“Leftism Is a Mental Problem,” Says Argentina’s Conservative President Javier Milei
“At one point, I thought being on the left was a mental problem,” Argentina’s conservative president, Javier Milei, told reporters. A former professor trained in the school of Austrian economics, Milei pointed to the data, saying the empirical evidence is overwhelming, that it has never worked anywhere, and that its supporters refuse to accept that reality. Since clinging to false beliefs despite overwhelming evidence is the textbook definition of delusion, he concluded, “Therefore, I thought it was a mental problem.”
“They are enemies of numbers,” He said, like a true economist. “They hate numbers. I don’t know if lefties hate bathing more than numbers.”
The numbers President Milei is referring to are the large number of countries that have been communist at some point in history, including Soviet satellite states, totaling about 50. Today, only five remain: China, Cuba, Laos, North Korea, and Vietnam. Another interesting number is zero, the number of countries that have returned to communism after escaping from it.
“They are very violent. And since they have no way or arguments to answer, they go for physical violence,” explained Milei. “Leftists always, let’s say, resort to physical violence and all kinds of violent manifestations because they are unable to refute the arguments.”
Here, Milei is hitting on two important points. First, he argues that leftists cannot refute the empirical evidence that communism does not work. Second, he points to a historical record of violence, suppression, arbitrary arrest, torture, and execution.

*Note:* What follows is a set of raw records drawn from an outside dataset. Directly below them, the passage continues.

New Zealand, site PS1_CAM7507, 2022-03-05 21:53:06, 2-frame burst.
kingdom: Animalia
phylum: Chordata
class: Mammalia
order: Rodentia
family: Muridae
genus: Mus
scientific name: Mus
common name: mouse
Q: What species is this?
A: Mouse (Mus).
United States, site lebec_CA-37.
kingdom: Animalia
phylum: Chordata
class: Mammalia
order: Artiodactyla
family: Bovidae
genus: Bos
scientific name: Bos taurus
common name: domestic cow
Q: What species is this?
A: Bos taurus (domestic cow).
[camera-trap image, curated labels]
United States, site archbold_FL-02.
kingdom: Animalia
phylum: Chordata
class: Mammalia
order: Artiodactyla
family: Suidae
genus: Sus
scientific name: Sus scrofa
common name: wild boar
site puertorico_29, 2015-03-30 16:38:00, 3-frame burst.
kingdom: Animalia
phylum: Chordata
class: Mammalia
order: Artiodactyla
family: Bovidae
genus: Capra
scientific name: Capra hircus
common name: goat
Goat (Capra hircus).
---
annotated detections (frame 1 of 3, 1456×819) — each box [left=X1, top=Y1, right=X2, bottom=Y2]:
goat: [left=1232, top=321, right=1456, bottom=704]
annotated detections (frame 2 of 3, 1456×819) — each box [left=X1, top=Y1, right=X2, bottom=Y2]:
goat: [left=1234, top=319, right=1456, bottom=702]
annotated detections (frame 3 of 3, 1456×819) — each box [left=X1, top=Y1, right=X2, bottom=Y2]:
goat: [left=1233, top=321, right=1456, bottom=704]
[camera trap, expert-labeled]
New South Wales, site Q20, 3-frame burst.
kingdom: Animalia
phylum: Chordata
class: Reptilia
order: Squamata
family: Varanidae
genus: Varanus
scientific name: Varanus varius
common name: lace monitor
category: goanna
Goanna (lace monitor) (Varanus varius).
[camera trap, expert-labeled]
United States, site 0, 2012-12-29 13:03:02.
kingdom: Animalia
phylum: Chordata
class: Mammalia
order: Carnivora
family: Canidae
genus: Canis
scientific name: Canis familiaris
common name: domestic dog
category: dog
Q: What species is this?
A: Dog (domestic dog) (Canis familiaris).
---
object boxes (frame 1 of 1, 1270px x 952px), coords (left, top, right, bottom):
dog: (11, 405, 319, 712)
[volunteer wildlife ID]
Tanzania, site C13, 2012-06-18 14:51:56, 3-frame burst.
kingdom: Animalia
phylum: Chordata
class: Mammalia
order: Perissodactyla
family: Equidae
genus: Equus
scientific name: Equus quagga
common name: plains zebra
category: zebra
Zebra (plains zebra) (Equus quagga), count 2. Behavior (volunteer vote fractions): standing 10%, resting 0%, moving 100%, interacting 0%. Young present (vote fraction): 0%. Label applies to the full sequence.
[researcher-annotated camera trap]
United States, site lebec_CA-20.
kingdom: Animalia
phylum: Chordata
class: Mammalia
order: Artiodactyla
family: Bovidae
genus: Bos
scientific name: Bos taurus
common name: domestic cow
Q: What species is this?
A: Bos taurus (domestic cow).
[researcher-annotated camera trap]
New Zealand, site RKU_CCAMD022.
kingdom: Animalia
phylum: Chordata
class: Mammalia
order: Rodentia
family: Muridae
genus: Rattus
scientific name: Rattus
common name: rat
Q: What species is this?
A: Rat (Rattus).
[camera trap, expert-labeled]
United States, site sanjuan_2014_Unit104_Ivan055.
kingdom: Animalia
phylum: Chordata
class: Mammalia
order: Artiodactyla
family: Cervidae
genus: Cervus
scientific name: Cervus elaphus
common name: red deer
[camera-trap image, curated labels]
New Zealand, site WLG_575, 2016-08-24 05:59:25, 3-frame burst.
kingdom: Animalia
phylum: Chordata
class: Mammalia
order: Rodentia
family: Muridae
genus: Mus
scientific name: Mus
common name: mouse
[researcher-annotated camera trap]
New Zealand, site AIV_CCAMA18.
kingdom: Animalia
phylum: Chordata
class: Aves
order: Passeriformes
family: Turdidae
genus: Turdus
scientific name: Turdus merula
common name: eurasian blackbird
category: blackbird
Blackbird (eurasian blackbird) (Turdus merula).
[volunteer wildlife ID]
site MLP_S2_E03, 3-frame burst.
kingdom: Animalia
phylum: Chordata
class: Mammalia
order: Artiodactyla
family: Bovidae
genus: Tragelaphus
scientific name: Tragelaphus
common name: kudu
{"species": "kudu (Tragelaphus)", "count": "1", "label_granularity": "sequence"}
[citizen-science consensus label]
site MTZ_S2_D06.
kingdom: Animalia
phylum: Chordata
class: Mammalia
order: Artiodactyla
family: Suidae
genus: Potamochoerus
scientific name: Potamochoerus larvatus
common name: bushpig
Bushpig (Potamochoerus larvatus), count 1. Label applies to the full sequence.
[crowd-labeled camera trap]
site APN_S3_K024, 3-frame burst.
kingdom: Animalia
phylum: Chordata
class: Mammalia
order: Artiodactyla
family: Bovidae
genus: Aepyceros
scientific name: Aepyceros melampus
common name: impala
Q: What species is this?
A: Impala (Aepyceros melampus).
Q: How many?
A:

The total number of people killed by communist regimes, including deaths caused by resource mismanagement and regime-imposed famines, varies. However, one of the most widely cited works is The Black Book of Communism, published by Harvard University Press and authored by European scholars drawing on newly opened Soviet archives. The authors estimate that communism’s death toll ranges from 85 to 100 million. They break this down as up to 25 million in the former Soviet Union, 65 million in China, and 1.7 million in Cambodia, with additional deaths across Vietnam, North Korea, Eastern Europe, Africa, and Latin America.